O CT-e modelo 57 documenta a prestação do serviço de transporte, que é justamente o fato gerador do ICMS incidente sobre o frete. Ou seja, o CT-e só deve ser emitido quando o serviço de transporte efetivamente ocorre, ou no momento em que a legislação estadual determina que o fato gerador se consuma, que normalmente está vinculado ao início da prestação do serviço.
Quando o tomador do serviço faz um pagamento adiantado ao transportador, antes da prestação do serviço acontecer, não existe ainda fato gerador de ICMS. Por esse motivo, não é correto emitir o CT-e nesse momento, já que ele representaria uma operação que ainda não ocorreu. Para formalizar esse adiantamento entre as partes, sem gerar reflexo tributário indevido, é comum o uso da nota de débito, que serve apenas como um registro financeiro e contratual do valor recebido a título de antecipação.
Na contabilidade, esse valor recebido pelo transportador deve ser registrado como uma obrigação, normalmente na conta de adiantamento de clientes, dentro do passivo circulante. Do lado do tomador do serviço, o valor pago fica registrado como adiantamento a fornecedores, no ativo circulante. Quando o serviço de transporte é efetivamente realizado e o CT-e correspondente é emitido, esse valor adiantado é então compensado com o valor total do frete, e a diferença, se houver, é liquidada normalmente.

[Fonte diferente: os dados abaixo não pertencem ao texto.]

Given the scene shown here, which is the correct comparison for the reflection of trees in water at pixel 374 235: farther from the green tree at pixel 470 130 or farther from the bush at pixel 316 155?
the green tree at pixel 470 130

É importante destacar que a nota de débito não possui regulamentação específica pela SEFAZ ou por normas fiscais nacionais. O seu uso, formato e conteúdo dependem de acordo comercial entre as partes ou de política interna da empresa. Por isso, não existe um layout obrigatório, e cada transportadora costuma adotar seu próprio modelo, desde que o documento traga as informações mínimas necessárias, como identificação das partes, valor, finalidade do pagamento e referência ao contrato ou operação futura.
Vale reforçar também que esse tipo de operação não gera crédito de ICMS para o tomador do serviço, já que não é documento fiscal. O direito ao crédito, quando aplicável, surge apenas com a emissão do CT-e referente à prestação do serviço efetivamente realizada.